::: Source

To carry out the following reported analyses of this study, we used Microsoft Excel 2019 (Microsoft Corporation, 2019) and the statistical software R version 3.5.3 (R Core Team, 2019). The logistic regressions were performed using the R package “quickpsy” (Linares and López i Moliner, 2016). To fit the HLMs the R package “lme4” was used (Bates et al., 2015). To fit the bayesian HLMs the R package “brms” was used (Bürkner, 2016). The brms package implements bayesian HLMs in R using the probabilistic programming language “Stan” (Carpenter et al., 2017) under the hood, with an lme4-like syntax. Sorensen and Vasishth (2015) provide a detailed and accessible introduction to bayesian HLMs applied to cognitive science using Stan. The “Loo” package (Vehtari et al., 2017) was used to compare the bayesian models.
To estimate the JNDs and PSSs for each participant, we used a similar procedure as Lim and Sinnett (2011). At first, data from each participant was separated into endogenous cued trials, endogenous left or right cued trials, exogenous cued trials, and exogenous left or right cued trials. A logistic regression model was then fitted to each cue type for each participant's run, resulting in 36 models per participant, namely 12 JND scores (3 endo pre, 3 exo pre, 3 endo post and 3 exo post) and 24 PSS scores (3 endo pre right, 3 endo pre left, 3 exo pre right, 3 exo pre left, 3 endo post right, 3 endo post left, 3 exo post right and 3 exo post left). Two measures were then calculated for each participant's run. First, the JNDs were calculated independently for the endogenously and exogenously cued trials by taking the SOAs corresponding to 0.75 and 0.25 proportions, and then halving the distance between these SOAs (Figure 3). This halved distance is the specific JND for each condition (Endogenous/Exogenous) within participants for testing (pre/post), and session (1, 2, 3). Second, the PSSs were taken from the models of the right and left cued endogenous and exogenous trials for the SOAs corresponding to 0.50 proportion for right first responses (Figure 4). This is the point of maximal uncertainty, representing chance performance, and statistically, the PSS. To compare the PSS scores between the pre- and post-tasks, the distances between the left and right PSS separate for endogenous and exogenous pre and post measurements were calculated.
Figure 3. Proportion responding right first as a logistic regression of stimulus onset asynchrony (SOA) for one participant as an example. JND measurements were taken for the endogenous (red) and exogenous (blue) cued items by halving the distance between the SOAs corresponding to 0.75 and 0.25 proportions (see gray segments for endogenous cued items and black segments for exogenous cued items).
Figure 4. Proportion responding right first as a logistic regression of stimulus onset asynchrony (SOA) for one participant as an example. PSS measurements were taken for the endogenous right cued items (red), endogenous left cued items (dark red), exogenous right cued items (blue), and exogenous left cued items (dark blue) for the SOAs corresponding to 0.50 proportion (see gray segments for endogenous cued items and black segments for exogenous cued items). Notable is the larger gap between right cued items and left cued items for exogenous trials compared to endogenous (reflecting larger distraction by peripheral cues).

::::::

**Exercise instructions:**
- A) Using the methods passage on estimating JNDs and PSSs, answer each question:
(i) Which R package was used to fit the bayesian HLMs?
(ii) How many logistic regression models were fitted per participant?
(iii) In Figure 4, what color marks the exogenous left cued items?
- B) Does each statement agree with the methods passage on estimating JNDs and PSSs? Answer yes or no, and quote the words that decide it.
(i) The logistic regressions were performed with the R package lme4.
(ii) The PSS was taken at the SOA corresponding to a 0.50 proportion of right first responses.
(iii) Each participant's models produced 12 PSS scores.
- C) Can you continue the methods passage on estimating JNDs and PSSs, starting after its final sentence?
The entries that follow come from a separate source.

::: Supplied records

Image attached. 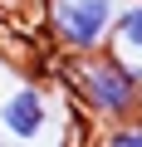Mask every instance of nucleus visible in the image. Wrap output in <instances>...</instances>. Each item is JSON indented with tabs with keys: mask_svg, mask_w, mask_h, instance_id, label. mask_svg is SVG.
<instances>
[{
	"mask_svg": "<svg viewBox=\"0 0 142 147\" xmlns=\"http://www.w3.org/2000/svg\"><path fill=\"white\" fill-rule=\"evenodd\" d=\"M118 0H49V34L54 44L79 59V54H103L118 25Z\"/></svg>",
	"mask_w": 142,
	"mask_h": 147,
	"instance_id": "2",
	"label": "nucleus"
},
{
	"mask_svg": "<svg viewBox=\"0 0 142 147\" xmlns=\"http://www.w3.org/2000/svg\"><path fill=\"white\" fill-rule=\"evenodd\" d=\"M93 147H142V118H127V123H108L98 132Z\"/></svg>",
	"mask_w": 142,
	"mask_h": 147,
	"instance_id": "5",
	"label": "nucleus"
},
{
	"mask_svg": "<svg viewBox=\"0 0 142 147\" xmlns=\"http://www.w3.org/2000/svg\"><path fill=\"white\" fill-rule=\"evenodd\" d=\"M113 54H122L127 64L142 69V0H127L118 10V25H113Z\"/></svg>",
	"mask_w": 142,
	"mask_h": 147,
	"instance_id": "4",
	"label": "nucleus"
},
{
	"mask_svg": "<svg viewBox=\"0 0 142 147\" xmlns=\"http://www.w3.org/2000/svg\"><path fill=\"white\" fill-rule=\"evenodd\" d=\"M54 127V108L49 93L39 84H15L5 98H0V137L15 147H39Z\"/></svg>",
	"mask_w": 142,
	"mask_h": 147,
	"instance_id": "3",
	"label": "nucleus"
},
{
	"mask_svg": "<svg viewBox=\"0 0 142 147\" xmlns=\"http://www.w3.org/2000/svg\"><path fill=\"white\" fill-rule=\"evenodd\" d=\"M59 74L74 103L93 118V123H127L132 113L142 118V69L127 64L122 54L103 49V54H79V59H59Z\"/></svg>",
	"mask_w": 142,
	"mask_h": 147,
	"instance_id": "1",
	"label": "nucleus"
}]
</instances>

::::::

**Task answers:**
- A)
(i) brms
(ii) 36
(iii) Dark blue

- B)
(i) No: "The logistic regressions were performed using the R package “quickpsy”"
(ii) Yes: "for the SOAs corresponding to 0.50 proportion for right first responses"
(iii) No: "24 PSS scores"

- C)
All estimated JNDs outside a range of 2.5 of the absolute deviations around the median (Leys et al., 2013) were excluded, due to response error rates and non-convergence of the algorithm fit, resulting in 39 data points being excluded (~12.4%). With regards to the PSS, the distances between the left and right cued PSSs of the pre task were compared to the distances between the left and right cued PSSs of the post task, separated by session. All responses outside a range of 2.5 absolute deviations around the median (Leys et al., 2013) of the PSS pre-post difference were excluded, due to response error rates and non-convergence of the algorithm fit, resulting in the exclusion of 37 data points (~11.8%).
In order to test the pre-registered hypothesis of whether flow has an influence on the JND, hierarchical linear models (HLMs) were calculated. These models estimate the influence of flow on the change (moderation) of the JND from pre- to post-testing. HLMs account for data hierarchies as observed in repeated measurement designs. In our study, repeated points of measurement are nested within sessions and within participants, and this data dependency can be recognized by HLMs.
In order to test whether the mean values of the nested groups differ and whether the differences justify a three-level model structure, a fully unconditional model was created. To test if there is a general difference in the JND from the pre- to post-testing a predictor was added to the model to estimate this relationship. Additionally, we included condition (endogenous vs. exogenous) as a predictor in the model to test the general contrast between these two conditions. Lastly, the interaction of the difference from pre- to post-testing and flow as a predictor was included in the model. A significant fixed interaction effect between flow and the pre- to post-testing TOJ would indicate a moderation of the change in the JND by flow from the pre- to the post-testing, and therefore a relationship between flow and the JND.
Stegmueller (2013) have shown that frequentistic approaches to modeling HLMs are sometimes susceptible to relatively small sample sizes, whereas bayesian probabilistic models appear to be more robust. In particular, the bayesian probabilistic approach shows considerably better properties with regard to the estimation of confidence intervals. Therefore, due to our relatively small sample size, for the main analysis of the dependent variable JND, an additional probabilistic model, with a bayesian point of view, was estimated to support the results. An interaction term of pre- to post-testing and flow which does not include zero in its 95% credible interval would indicate an effect of flow on the JND.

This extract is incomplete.